> [Material for the task]
|---|

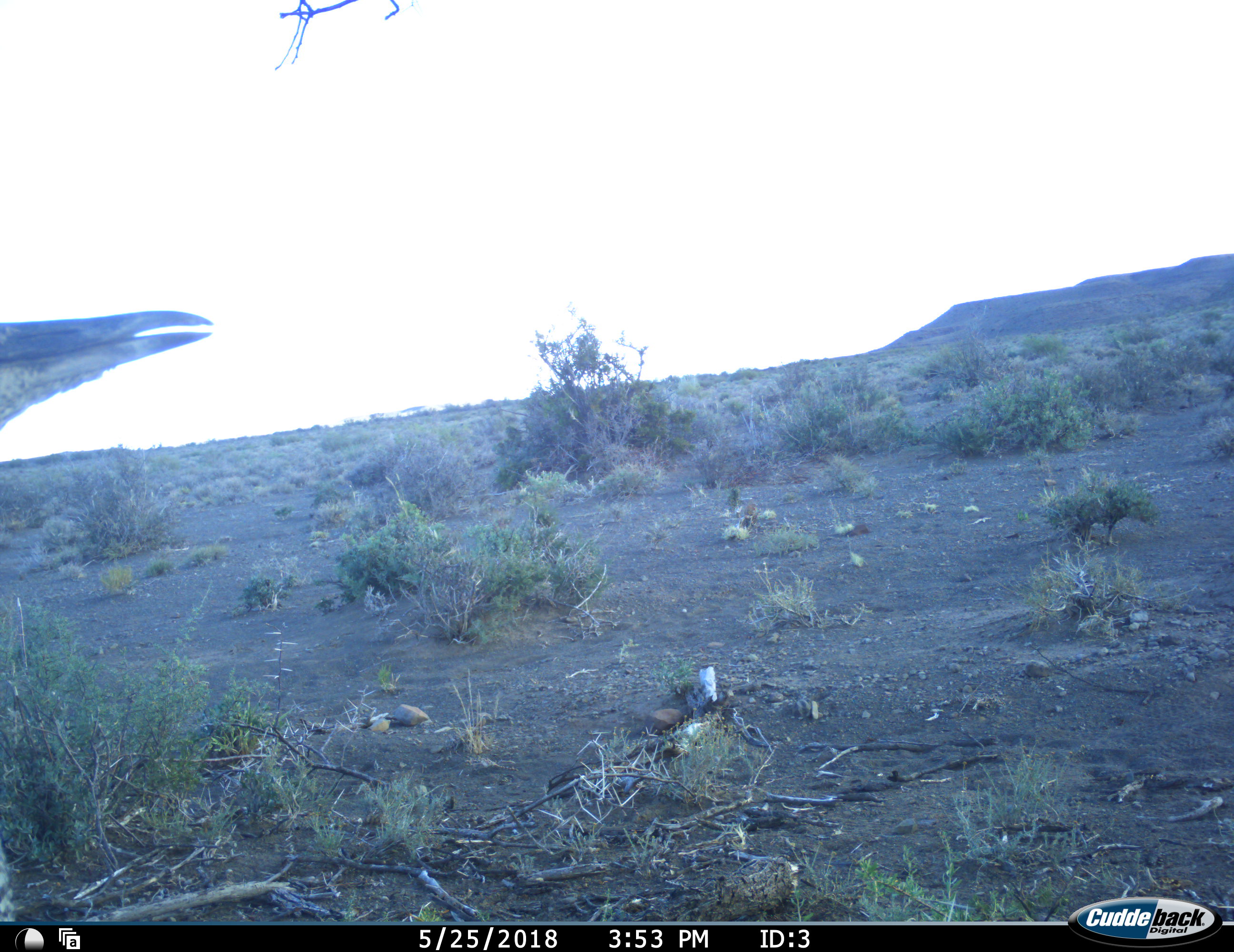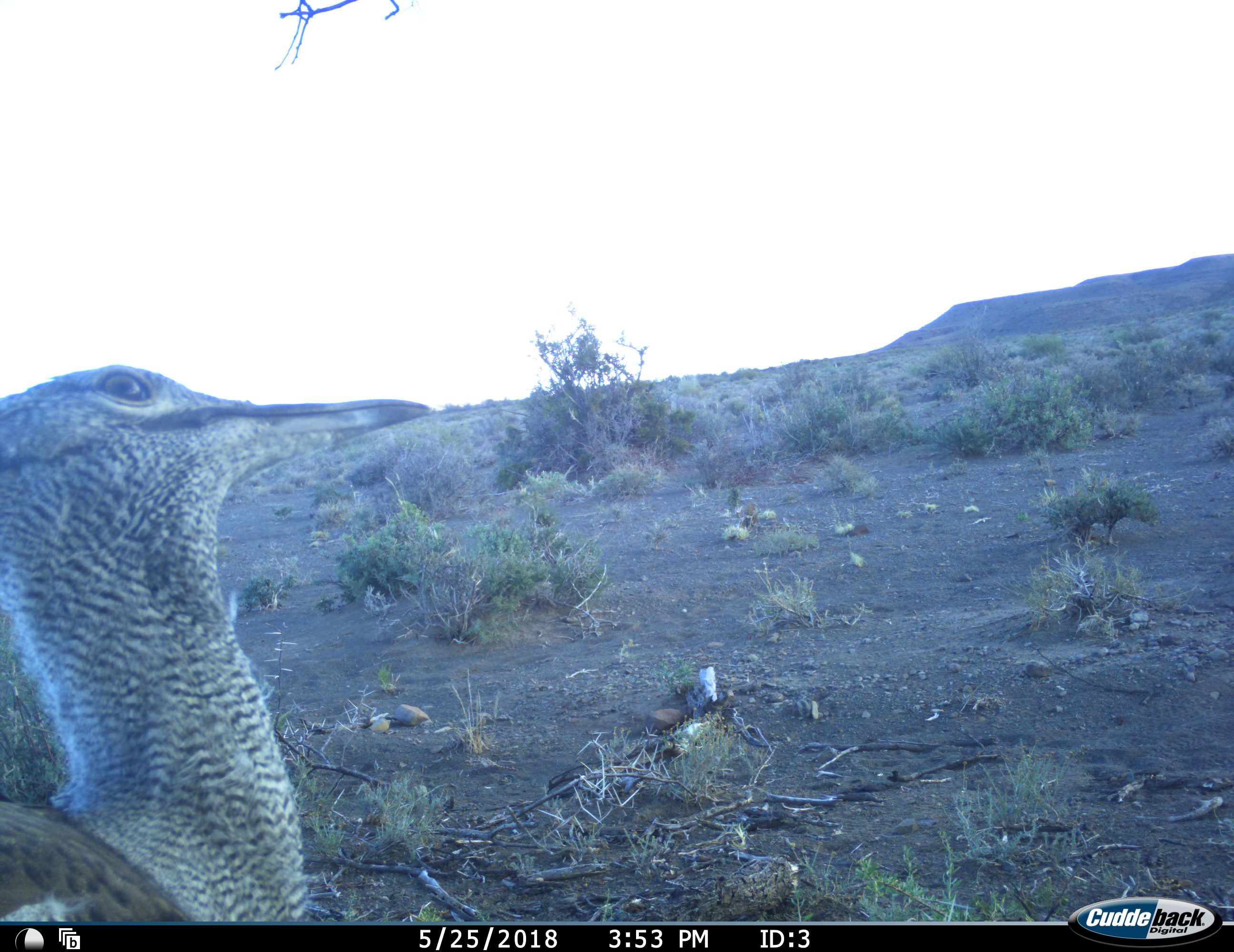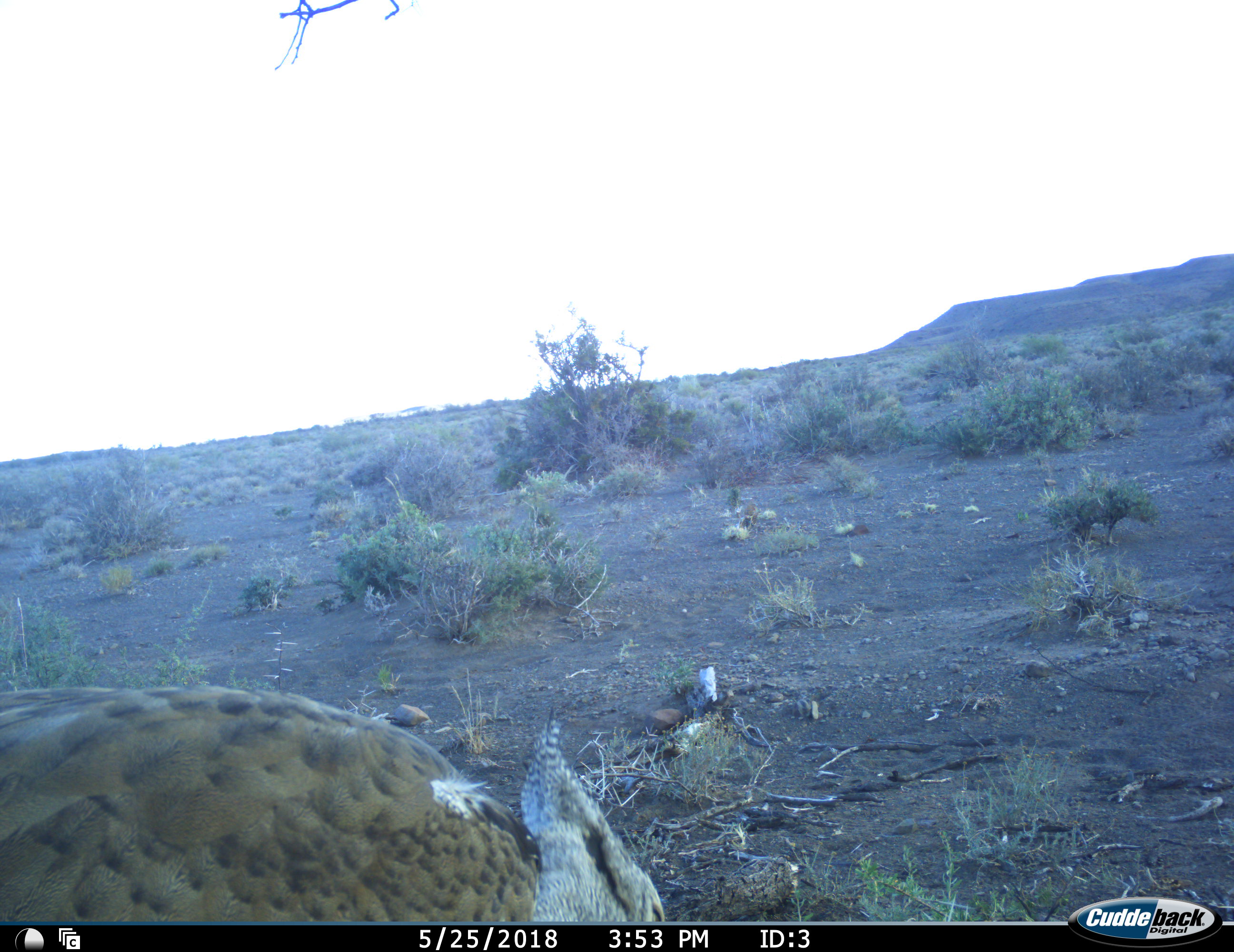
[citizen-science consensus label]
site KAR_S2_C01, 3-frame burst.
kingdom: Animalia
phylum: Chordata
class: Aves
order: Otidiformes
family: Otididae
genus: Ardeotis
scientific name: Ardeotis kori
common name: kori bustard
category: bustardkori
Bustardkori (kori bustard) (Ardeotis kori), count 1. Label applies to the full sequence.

|---|

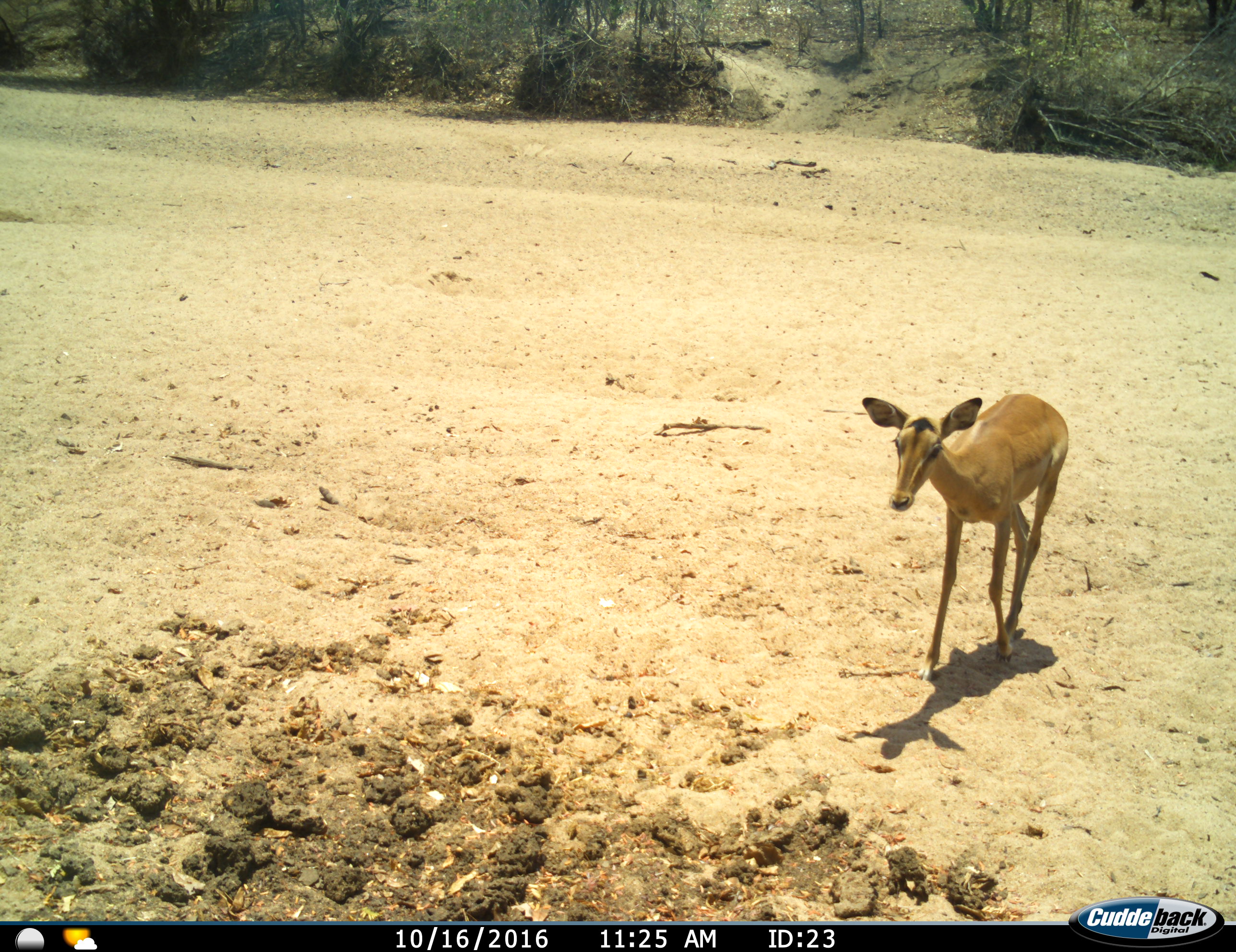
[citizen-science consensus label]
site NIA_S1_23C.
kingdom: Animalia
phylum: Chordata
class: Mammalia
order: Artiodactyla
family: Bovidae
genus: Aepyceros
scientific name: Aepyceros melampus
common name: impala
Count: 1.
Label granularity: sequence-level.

|---|

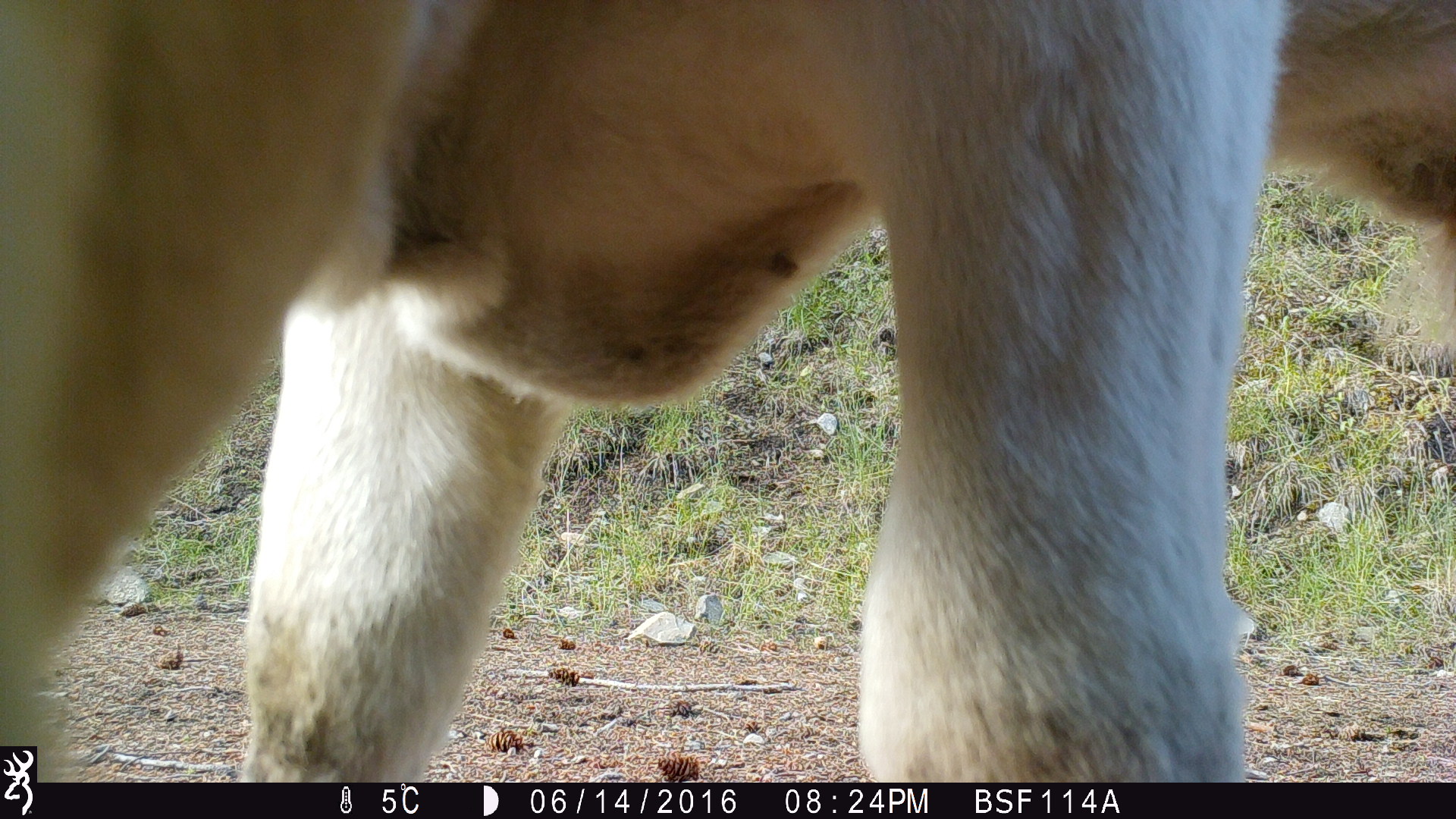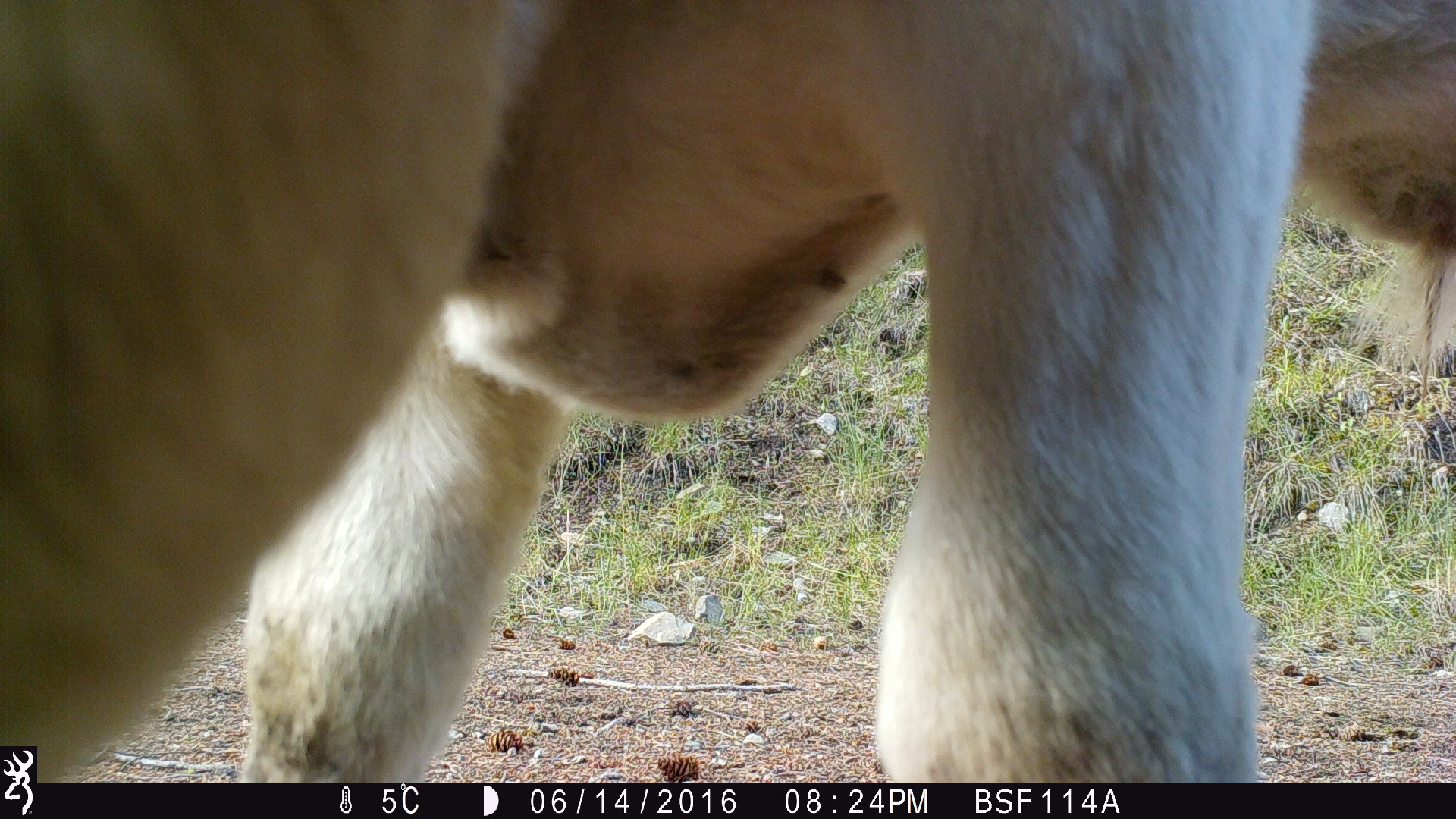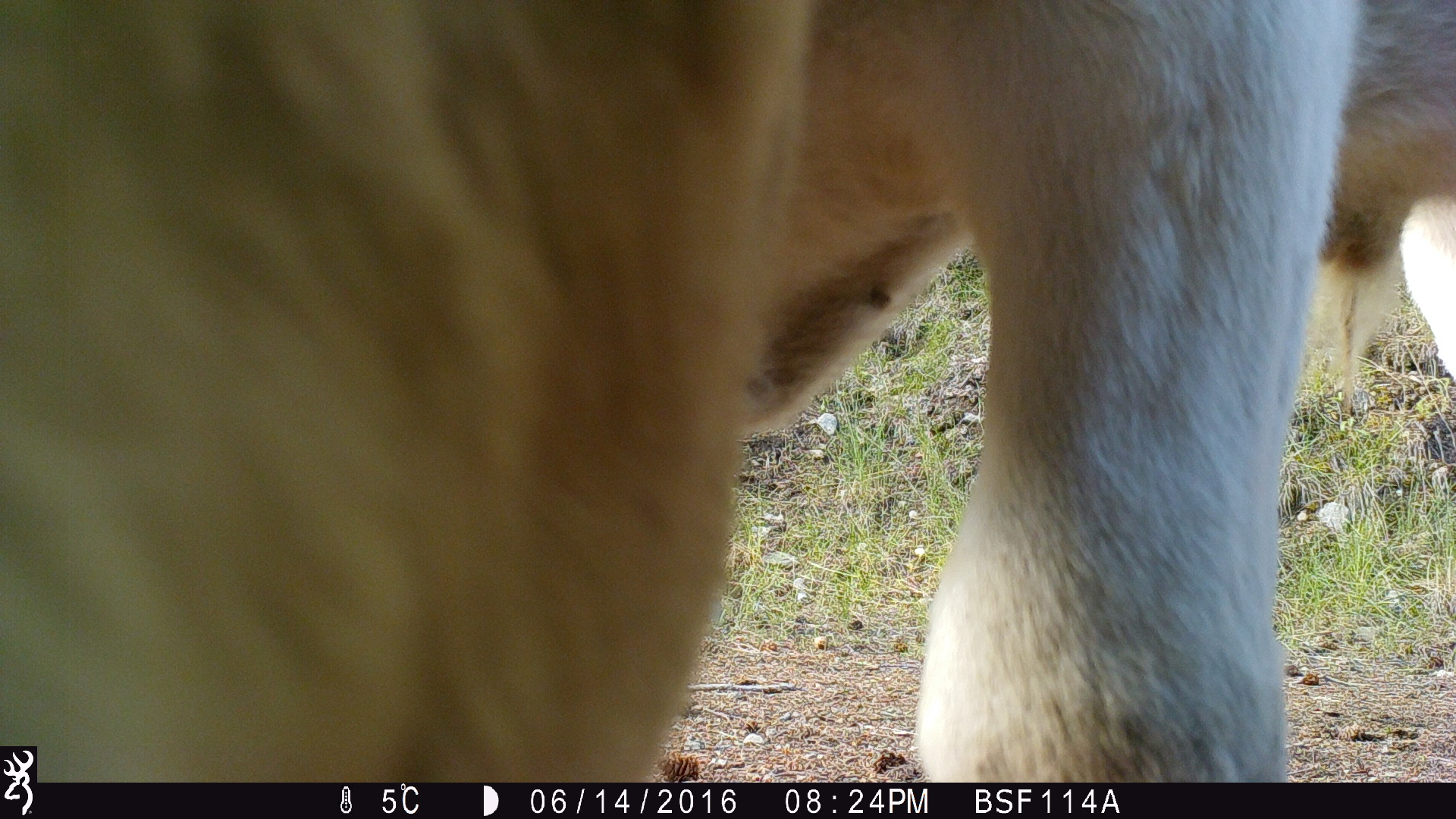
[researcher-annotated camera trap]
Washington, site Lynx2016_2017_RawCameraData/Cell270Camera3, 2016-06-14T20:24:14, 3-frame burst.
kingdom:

|---|

> [Problem description] From the material above, copy each line that includes the word "site".

> [Output of the exercise]
site KAR_S2_C01, 3-frame burst.
site NIA_S1_23C.
Washington, site Lynx2016_2017_RawCameraData/Cell270Camera3, 2016-06-14T20:24:14, 3-frame burst.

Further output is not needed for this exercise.